> [Exercise directions] Can you print every item below word for word, leaving out the pictures?

> [Stored records]
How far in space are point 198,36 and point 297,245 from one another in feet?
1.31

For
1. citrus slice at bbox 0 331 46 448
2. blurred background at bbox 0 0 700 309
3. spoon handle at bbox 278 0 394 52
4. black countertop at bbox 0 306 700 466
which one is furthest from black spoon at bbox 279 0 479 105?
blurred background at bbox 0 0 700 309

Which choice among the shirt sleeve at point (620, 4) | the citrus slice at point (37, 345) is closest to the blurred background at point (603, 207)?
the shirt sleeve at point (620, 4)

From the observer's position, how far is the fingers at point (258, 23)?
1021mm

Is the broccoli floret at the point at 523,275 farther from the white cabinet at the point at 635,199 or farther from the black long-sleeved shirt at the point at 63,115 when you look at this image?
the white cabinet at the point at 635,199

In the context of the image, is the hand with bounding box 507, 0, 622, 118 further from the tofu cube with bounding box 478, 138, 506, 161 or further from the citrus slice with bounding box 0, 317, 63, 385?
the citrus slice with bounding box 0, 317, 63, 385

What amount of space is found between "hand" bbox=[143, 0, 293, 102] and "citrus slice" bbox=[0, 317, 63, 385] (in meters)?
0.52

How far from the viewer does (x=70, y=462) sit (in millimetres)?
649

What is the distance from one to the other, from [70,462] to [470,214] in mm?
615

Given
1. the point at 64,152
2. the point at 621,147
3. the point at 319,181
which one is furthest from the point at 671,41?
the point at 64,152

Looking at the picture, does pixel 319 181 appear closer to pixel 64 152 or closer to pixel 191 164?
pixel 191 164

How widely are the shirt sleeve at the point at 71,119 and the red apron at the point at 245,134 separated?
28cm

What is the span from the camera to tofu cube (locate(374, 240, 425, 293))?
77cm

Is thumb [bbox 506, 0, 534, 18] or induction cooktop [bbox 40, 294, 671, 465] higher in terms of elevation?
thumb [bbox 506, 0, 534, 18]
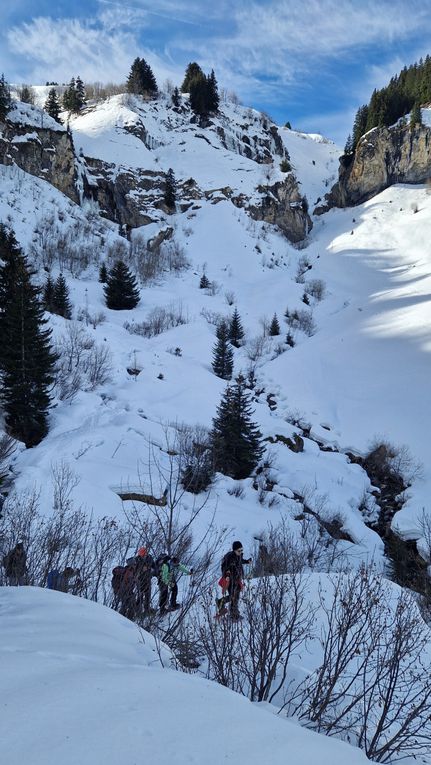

> [Output for this exercise]
How far in space are point 198,36 and point 297,245 from one another in feet?
1.31

For
1. citrus slice at bbox 0 331 46 448
2. blurred background at bbox 0 0 700 309
3. spoon handle at bbox 278 0 394 52
4. black countertop at bbox 0 306 700 466
which one is furthest from black spoon at bbox 279 0 479 105?
blurred background at bbox 0 0 700 309

Which choice among the shirt sleeve at point (620, 4) | the citrus slice at point (37, 345) is closest to the blurred background at point (603, 207)?
the shirt sleeve at point (620, 4)

From the observer's position, how far is the fingers at point (258, 23)?
1021mm

Is the broccoli floret at the point at 523,275 farther from the white cabinet at the point at 635,199 or farther from the black long-sleeved shirt at the point at 63,115 when you look at this image?
the white cabinet at the point at 635,199

In the context of the image, is the hand with bounding box 507, 0, 622, 118 further from the tofu cube with bounding box 478, 138, 506, 161 or further from the citrus slice with bounding box 0, 317, 63, 385?
the citrus slice with bounding box 0, 317, 63, 385

What amount of space is found between "hand" bbox=[143, 0, 293, 102] and "citrus slice" bbox=[0, 317, 63, 385] (in meters)?
0.52

How far from the viewer does (x=70, y=462) sit (in millimetres)?
649

What is the distance from one to the other, from [70,462] to [470,214] in mm?
615

Given
1. the point at 64,152
2. the point at 621,147
3. the point at 319,181
which one is furthest from the point at 671,41?
the point at 64,152

Looking at the picture, does pixel 319 181 appear closer to pixel 64 152 or closer to pixel 191 164?
pixel 191 164

How widely are the shirt sleeve at the point at 71,119 and the red apron at the point at 245,134 separated?
28cm

What is the span from the camera to tofu cube (locate(374, 240, 425, 293))?
77cm

Is thumb [bbox 506, 0, 534, 18] or induction cooktop [bbox 40, 294, 671, 465] higher in terms of elevation?
thumb [bbox 506, 0, 534, 18]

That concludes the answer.